#### Extract:
:::

If one bows to this realization of the bondage of the human will, one must accept one thing: one point will be invisible, which otherwise especially interests us in the area of theology and the psychology that works with it: the transition out of unfaith and into faith, that is, the question of how the act of faith occurs. The other question, why one person comes to faith and the other person persists in unbelief, is related to this. As long as one was working with the freedom of the will and the facere quod in se est, this question did not need to become so bitter. One could put the blame on man. He had not done his responsibility. Now it falls back on God. Is God not unjust, when he leads and directs, drives and pushes the one in one manner and the other in another?

Man must destroy himself; he cannot turn himself, if God does not have mercy on him. That has to do with the necessitas immutabilitatis (necessity of immutability), which dwells in the human will (WA 18: 693.31; AE 33: 151). Admittedly, one cannot overlook that it appears unthinkable to Luther that the one who recognizes his situation would not immediately know himself to be hidden in God’s grace:

If man would only know his own misery, Satan could retain none in his own reign, because God could not but at once commiserate with one who acknowledges his misery [14] and calls out for help and succor him, as is natural in one who is being praised throughout the entire Scripture by such great praise as being close to those that are contrite in heart. (WA 18: 679.26; AE 33:130)

:::

(Caption snippets from web pages)

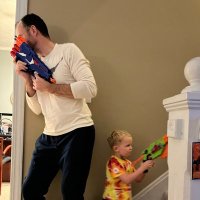 Stew Irvin (@stewdio) 's Twitter Profile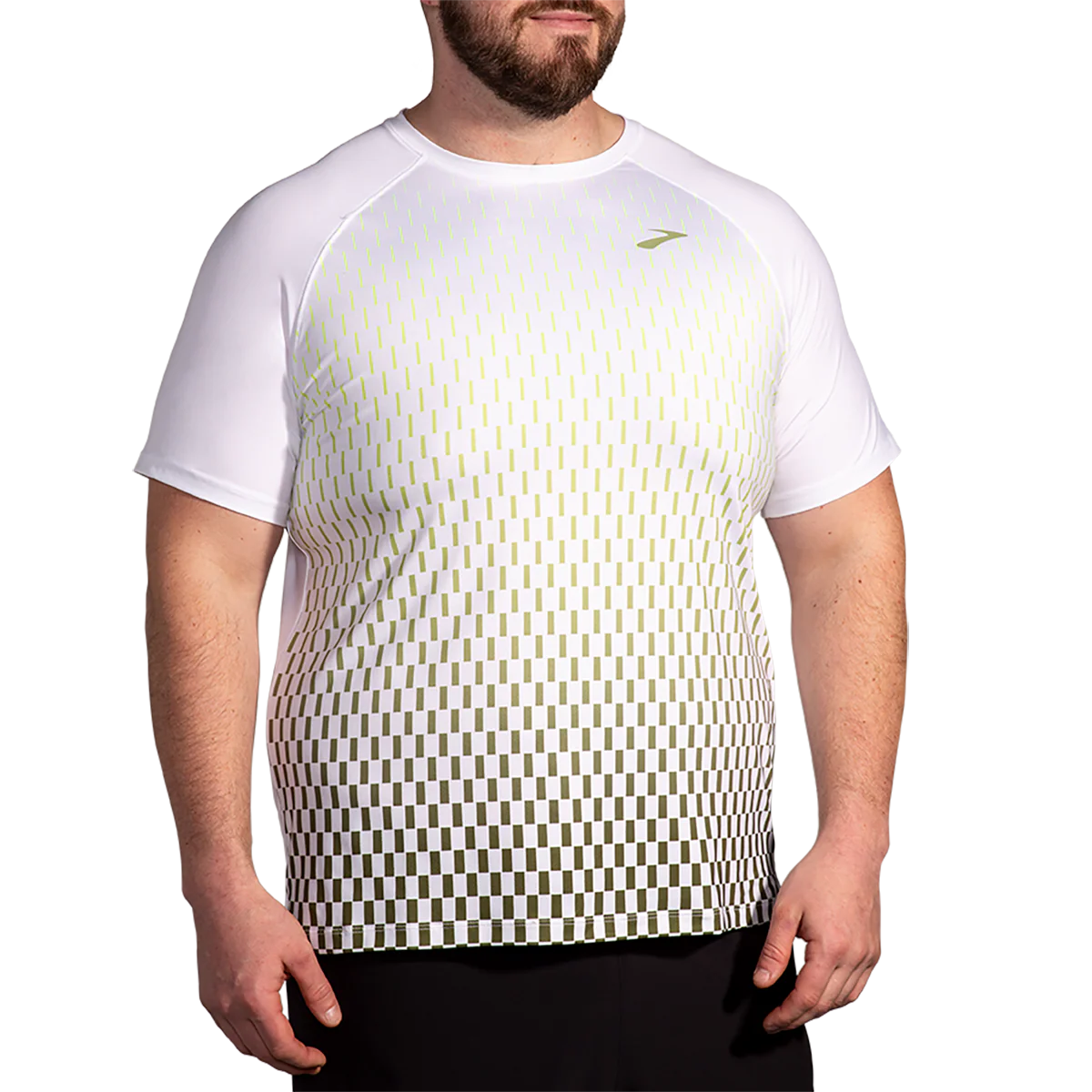 Brooks Atmosphere Short Sleeve 2.0 - Image 13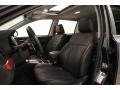 Off Black Interior Photo for 2012 Subaru Outback #111947514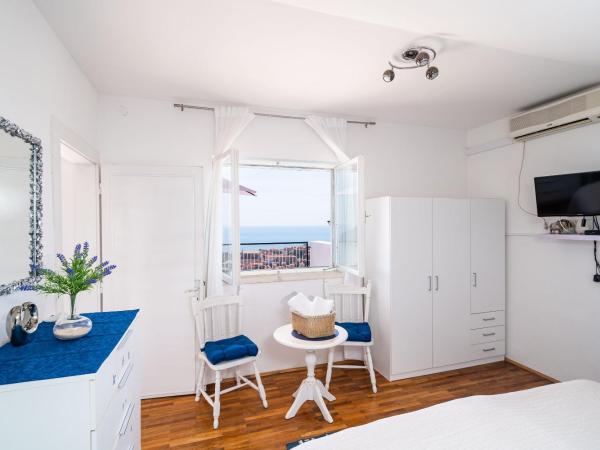 Guesthouse Slavka : photo 5 de la chambre appartement 1 chambre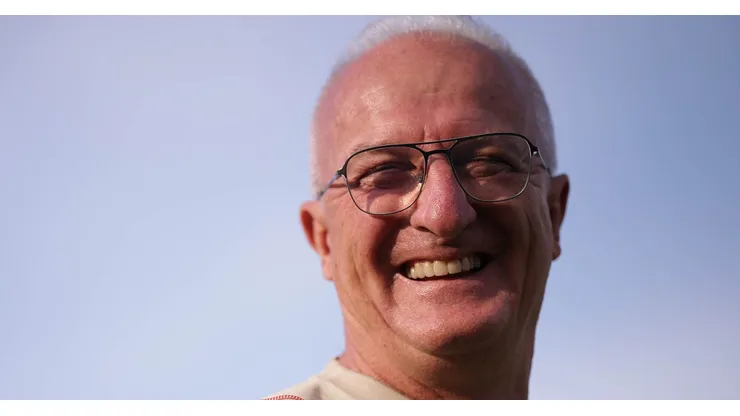 Foto: Ettore Chiereguini/AGIF - Dorival Júnior tentará grande feito em julho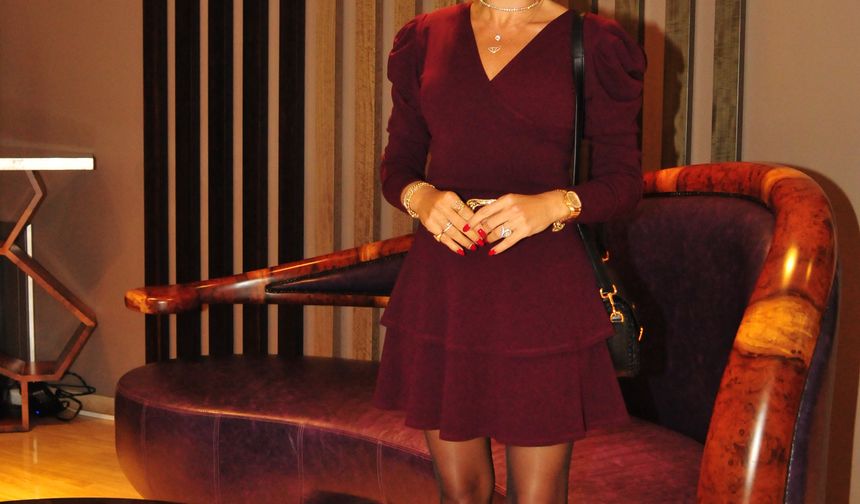 ÖZNUR YAKIN
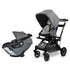 Orbit Baby G5 Stroll and Ride Travel System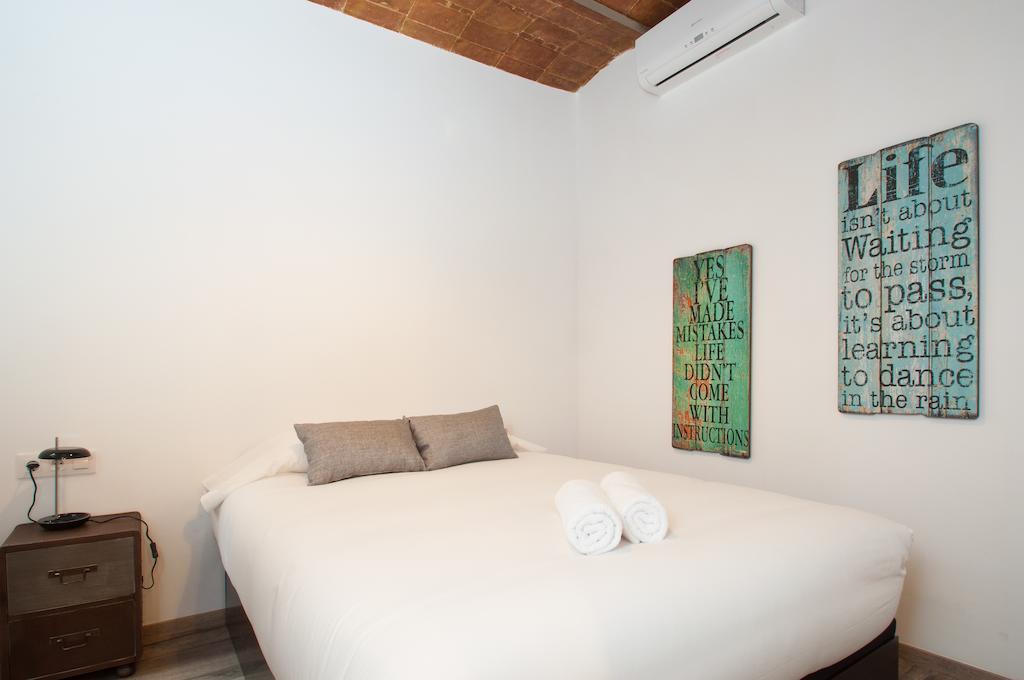 Poble Nou Design Apartment Barcelona Kültér fotó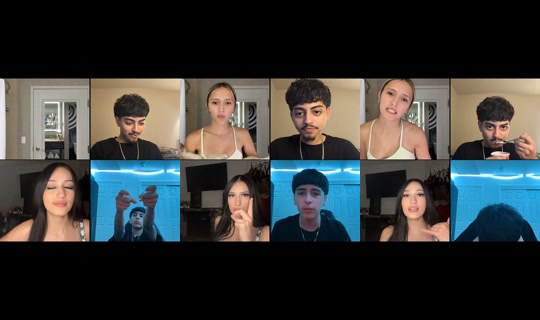 alexia.nakole TikTok Live — Oct 3, 2026, 7:05 AM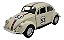 Miniatura Volkswagen Fusca 1967 Herbie Metal 1:32 - Imagem 1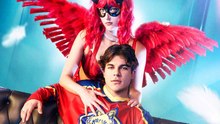 The Virgin Stripper and the Hockey Star | Short Drama Full HD 1080p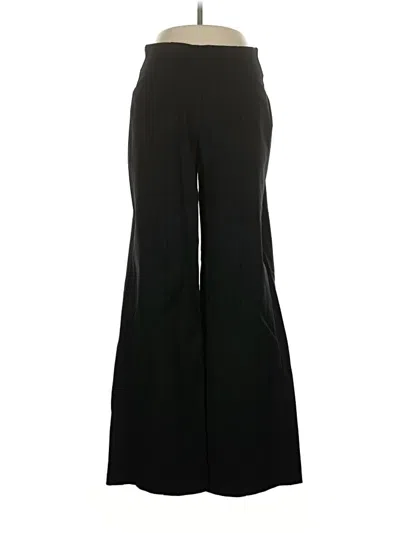 Pre-owned Old Navy Dress Pants In Black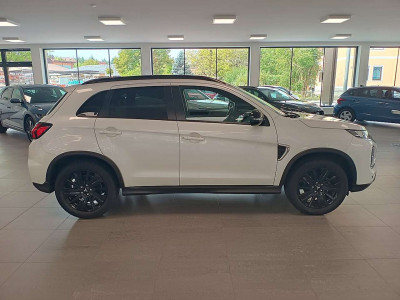 Mitsubishi ASX Gebrauchtwagen Mitsubishi ASX Gebrauchtwagen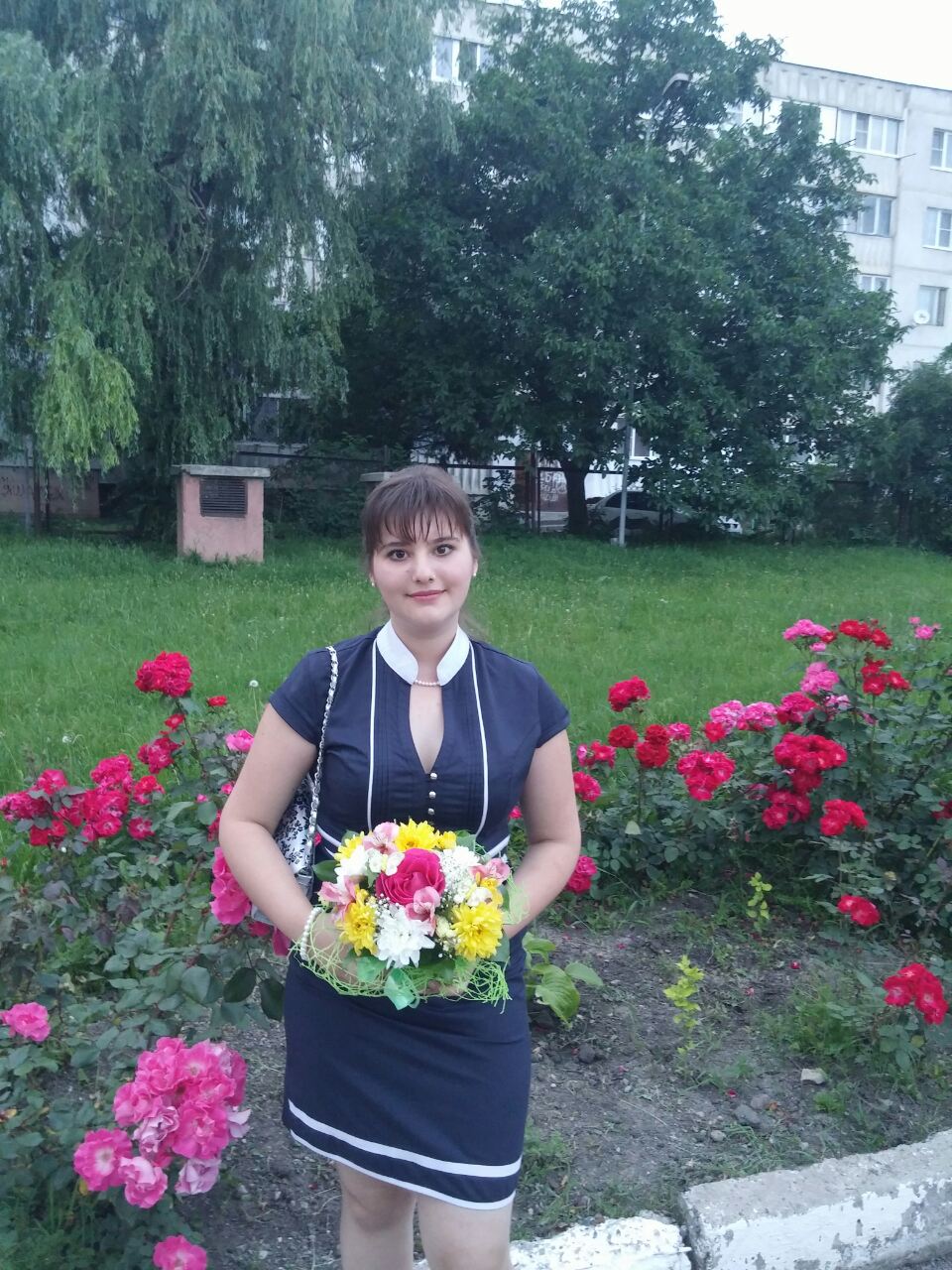 Екатерина Лебедева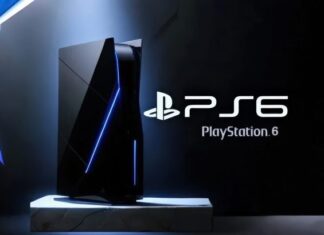 PlayStation 6 và bài toán khó: thuyết phục người dùng PS5 bỏ tiền nâng cấp PlayStation 6 và bài toán khó: thuyết phục người dùng PS5 bỏ tiền nâng cấp - Ảnh 1.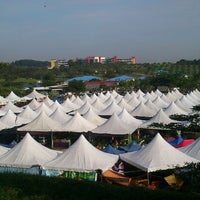 Malaysia Agro Exposition Park Serdang (MAEPS) - Jalan 506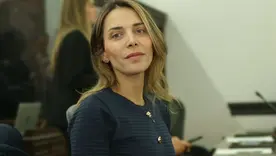 María Clara Posada senadora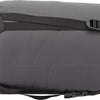LOWLAND OUTDOOR Donzen slaapzak - NC 1 - 200 x 80 cm - 0°C - Nylon/Katoen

:::

In the extract on the bondage of the human will, what necessity is said to dwell in the human will?

The necessitas immutabilitatis, the necessity of immutability.